START Records supplied
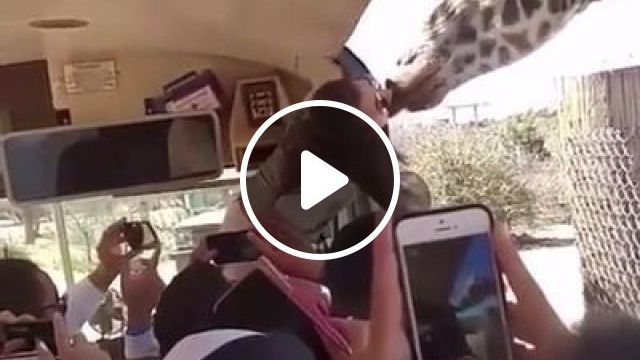Smartphone Recording, Tourists Playing With Giraffes - Video & GIFs   nature & travel, smartphone, video recorder, high definition, tourists, play, giraffe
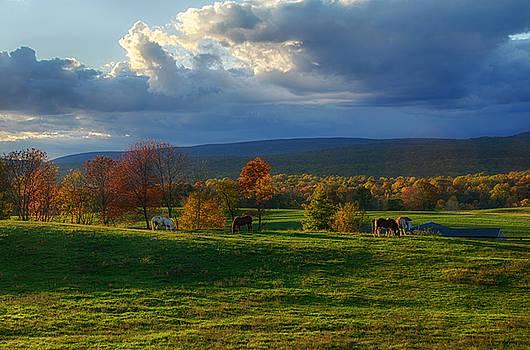 Autumn Evening by Eleanor Bortnick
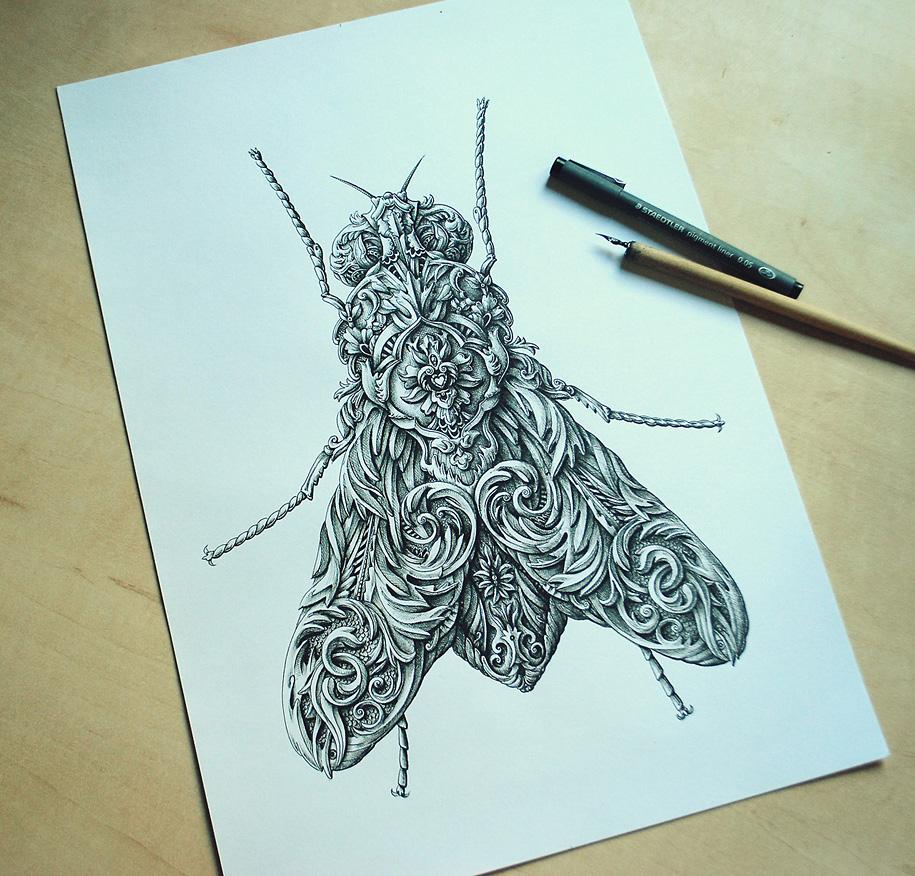 2. little-wings-insect-drawings-alex-konahin-3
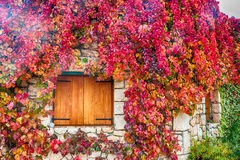 Virginia creeper on stone walls Stock Images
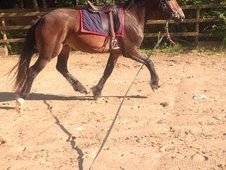 Welsh X Connamara Gelding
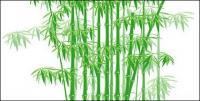 El material de vector de bambú verde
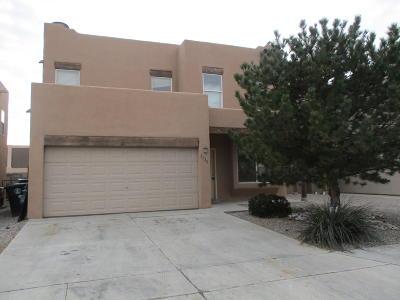Albuquerque Single Family Home For Sale: 2528 Sarita Avenue NW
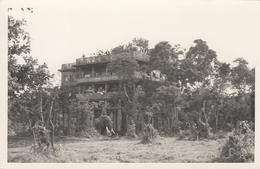 Kenya Nyeri Treetops - Kenya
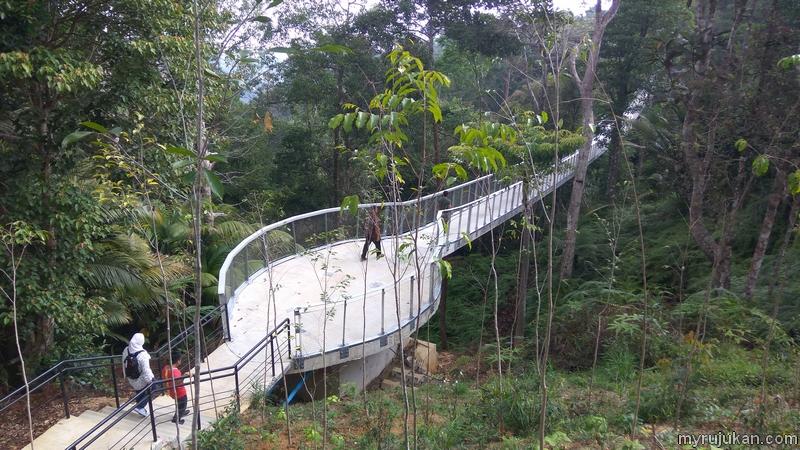 Di Penang Habitat terdapat Canopy Walk untuk anda melihat keindahan hutan hijau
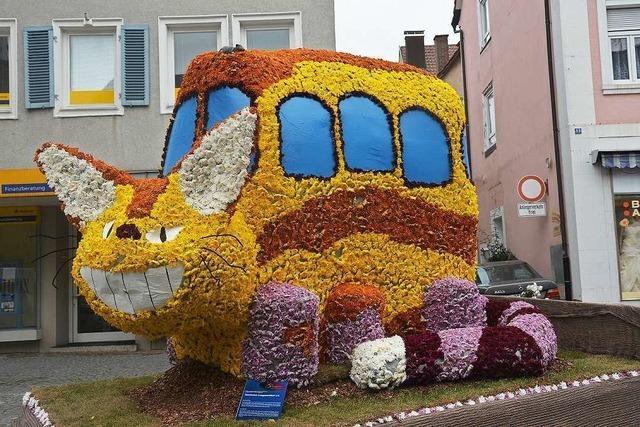 Steigende Besucherzahlen bei der Chrysanthema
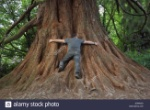 a-man-demonstrates-the-girth-size-of-a-redwood-tree-sequoia-by-the-JEWAGD
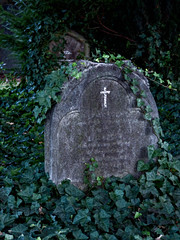 Underground and Overgrown (Steve Taylor (Photography)) Tags: grey green white lowkey stone newzealand nz southisland canterbury christchurch city cbd plant ivy grave gravestome headstone tomb tombstone spooky eerie overgrown cross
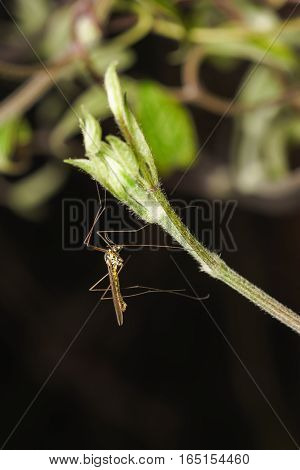 The mosquito dolgonogi or karamora (lat. Tipulidae) on the shoot of clematis (lat. Clematis)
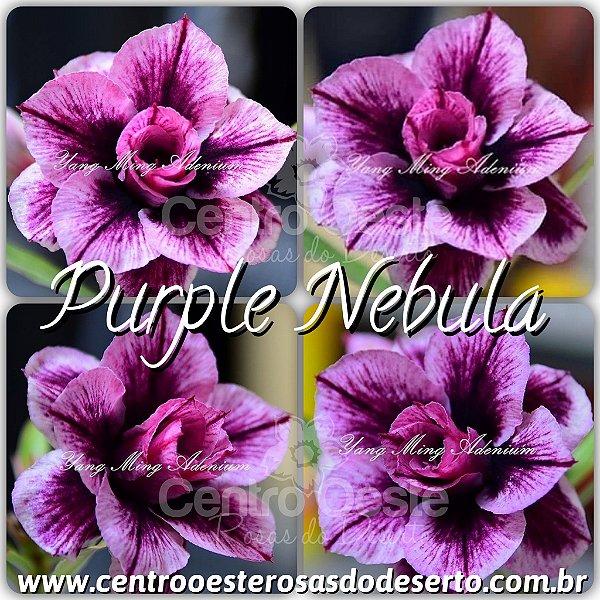 Rosa do Deserto Muda de Enxerto Purple Nebula - Flor Tripla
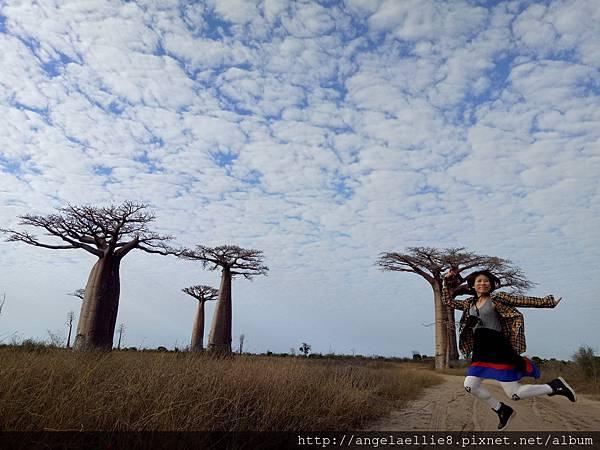 Baobabs jump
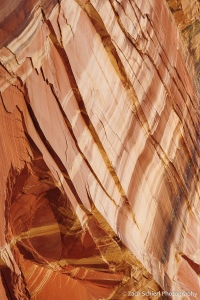 Streaks of mud and desert varnish coat a sandstone cliff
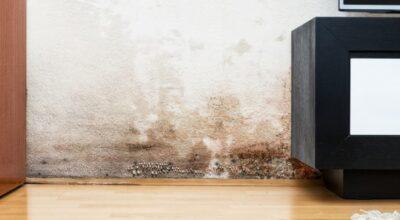 Como tirar o mofo da parede: de uma simples limpeza à reforma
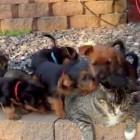 Kitty Gets a Puppy Bath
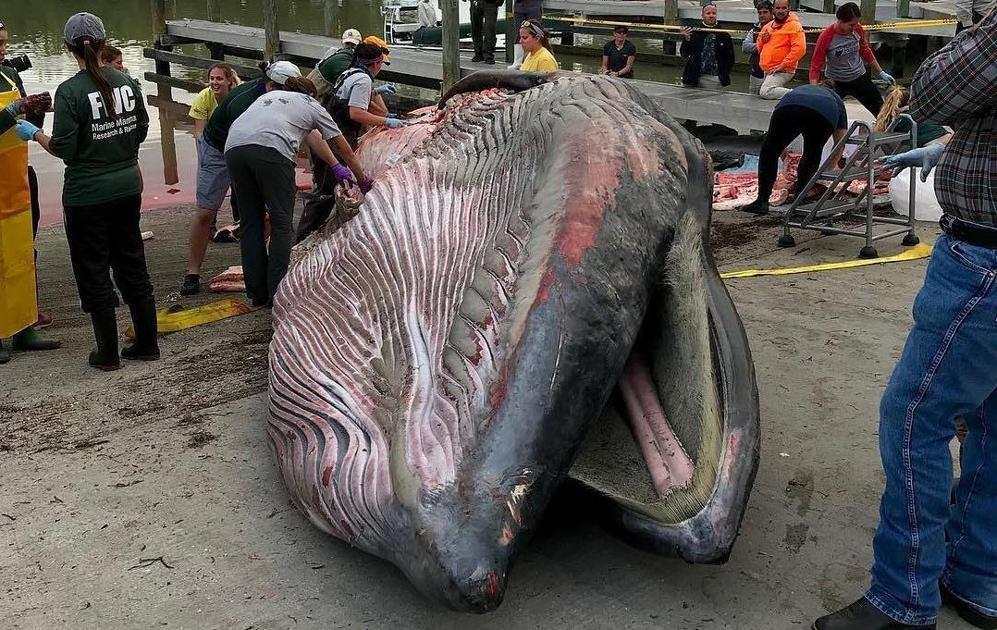 This is what killed one of the last members of a newly discovered whale species in the Gulf of Mexico  Medium
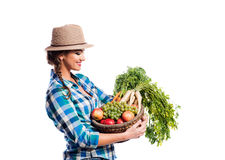 Woman, checked shirt holding basket with fruit and vegetables Stock Photography
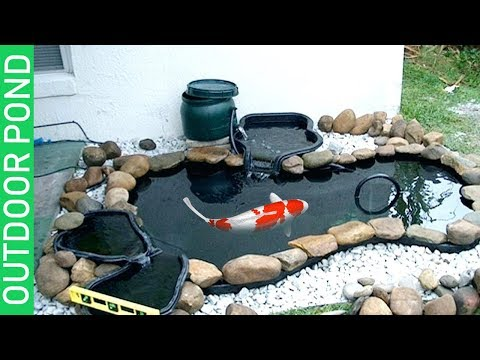 OUTDOOR POND¬HOW I MAINTAIN THE HEALTH OF MY BREEDER KOI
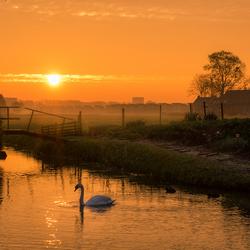 Sunrise atmosphere
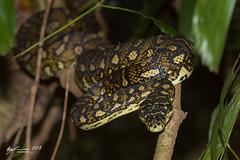 Carpet Python (R. Francis) Tags: carpetpython moreliaspilota dorrigo dorrigonationalpark nsw newsouthwales northernnsw midnorthcoast ryanfrancis ryanfrancisphotography
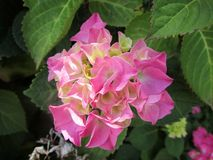 Fiore concentrato dell'ortensia - rosa fotografie stock libere da diritti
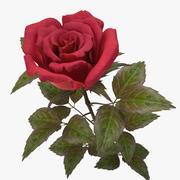 rose red_v_2 3d model
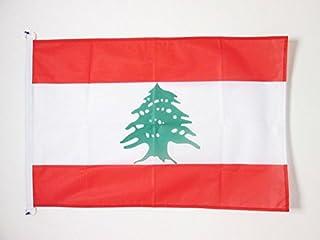 AZ FLAG Lebanon Nautical Flag 18'' x 12'' - Lebanese Flags 30 x 45 cm - Banner 12x18 in for Boat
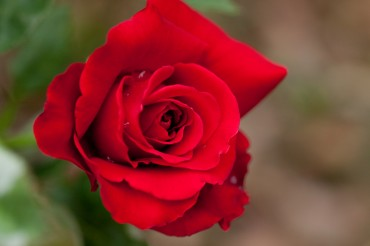 New Skin-Whitening Agent Discovered in Roses
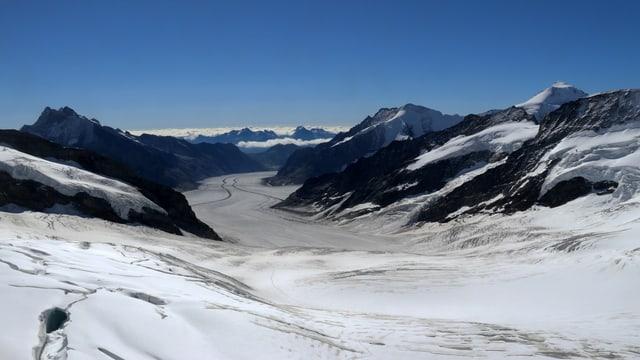 Blick vom Jungfraujoch auf den Aletschgletscher.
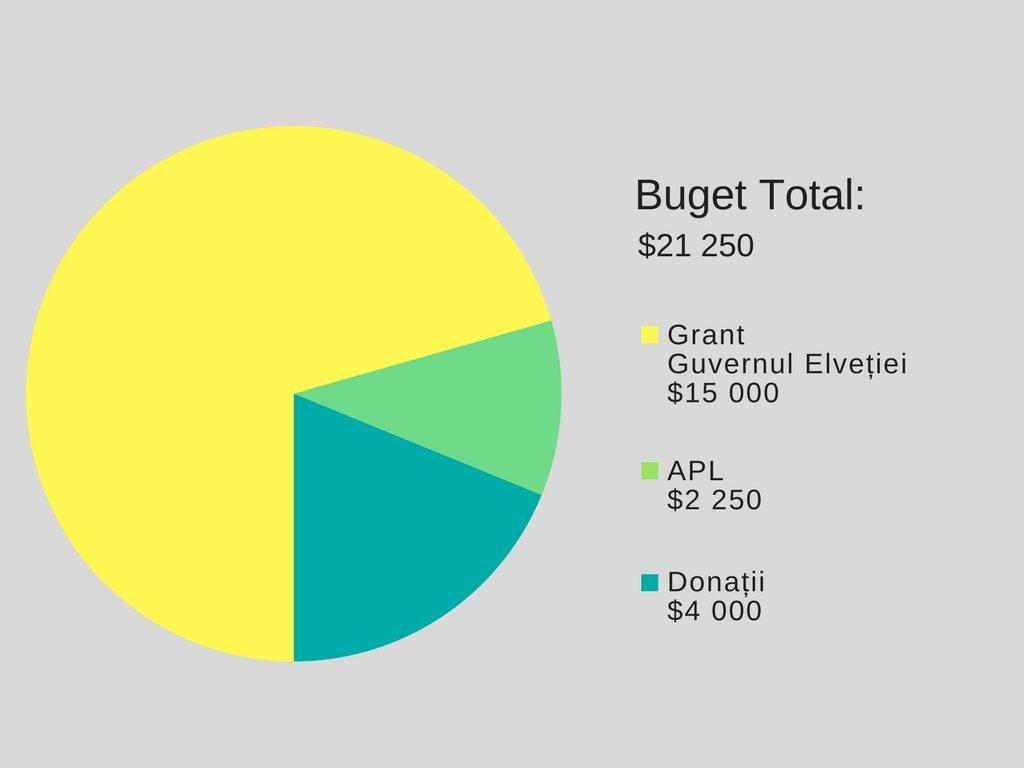 Buget (1)
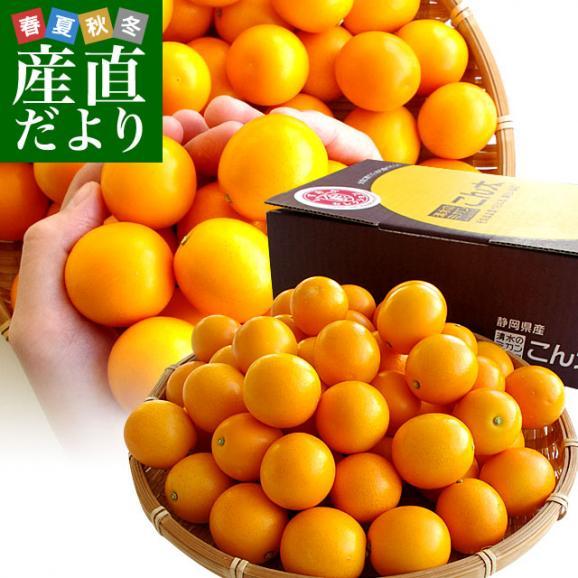 静岡県産 JAしみず こん太きんかん 3Lから2L 秀品 約1キロ 市場スポット 金柑 キンカン01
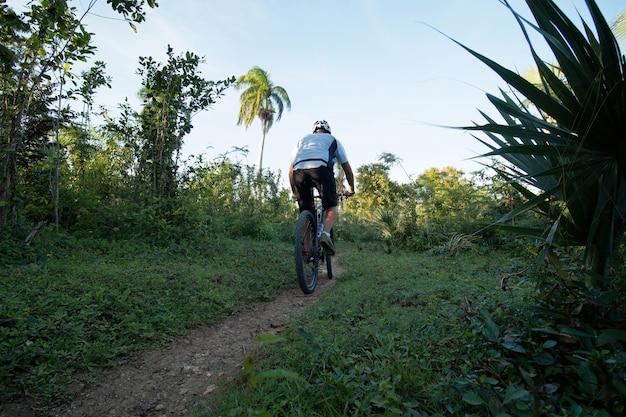 Mann, der auf mountainbike in tropischer natur, rückansicht radelt.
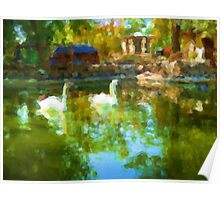 Swans in the Lake. Modern Painting. Poster
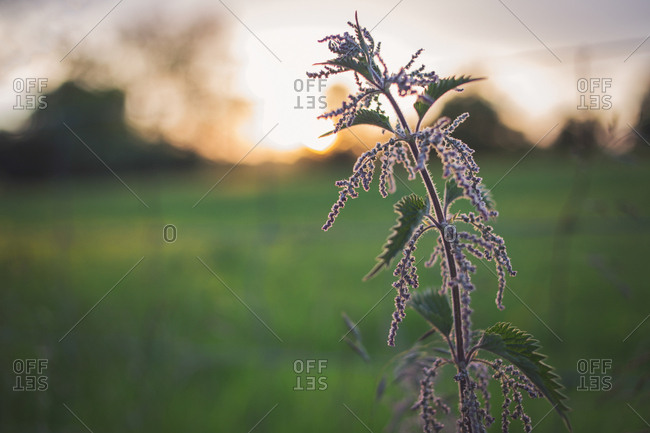 Close up of plant growing in the countryside at sunset
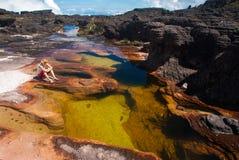 Stagno sulla sommità di Tepui del Roraima, Gran Sabana, Venezuela Fotografia Stock Libera da Diritti
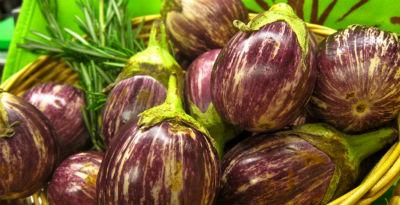 Eggplants - Eggplant Salad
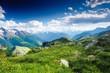 Fototapeten,schweiz,über,alpine,blau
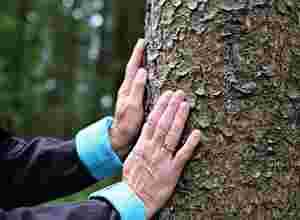Zu sehen ist Gisela Steuber beim Waldbaden.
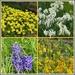 Spring Flower Collage
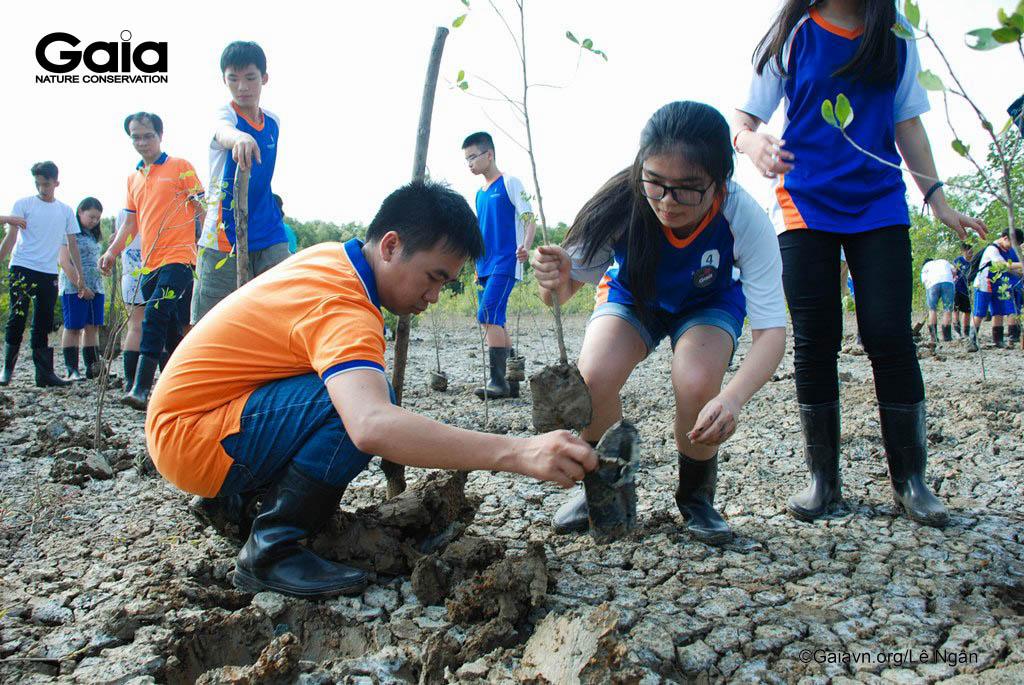 Giáo viên và học sinh trồng cây rừng ngập mặn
END Records supplied
_Problem description_: Keep the pictures out and repeat exactly the lines from the beginning of the data through the line that contains "This is what", both ends included.

_Final answer_:
Smartphone Recording, Tourists Playing With Giraffes - Video & GIFs   nature & travel, smartphone, video recorder, high definition, tourists, play, giraffe
 Autumn Evening by Eleanor Bortnick
 2. little-wings-insect-drawings-alex-konahin-3
 Virginia creeper on stone walls Stock Images
 Welsh X Connamara Gelding
 El material de vector de bambú verde
Albuquerque Single Family Home For Sale: 2528 Sarita Avenue NW
 Kenya Nyeri Treetops - Kenya
 Di Penang Habitat terdapat Canopy Walk untuk anda melihat keindahan hutan hijau
 Steigende Besucherzahlen bei der Chrysanthema
 a-man-demonstrates-the-girth-size-of-a-redwood-tree-sequoia-by-the-JEWAGD
 Underground and Overgrown (Steve Taylor (Photography)) Tags: grey green white lowkey stone newzealand nz southisland canterbury christchurch city cbd plant ivy grave gravestome headstone tomb tombstone spooky eerie overgrown cross
 The mosquito dolgonogi or karamora (lat. Tipulidae) on the shoot of clematis (lat. Clematis)
 Rosa do Deserto Muda de Enxerto Purple Nebula - Flor Tripla
 Baobabs jump
 Streaks of mud and desert varnish coat a sandstone cliff
 Como tirar o mofo da parede: de uma simples limpeza à reforma
 Kitty Gets a Puppy Bath
 This is what killed one of the last members of a newly discovered whale species in the Gulf of Mexico  Medium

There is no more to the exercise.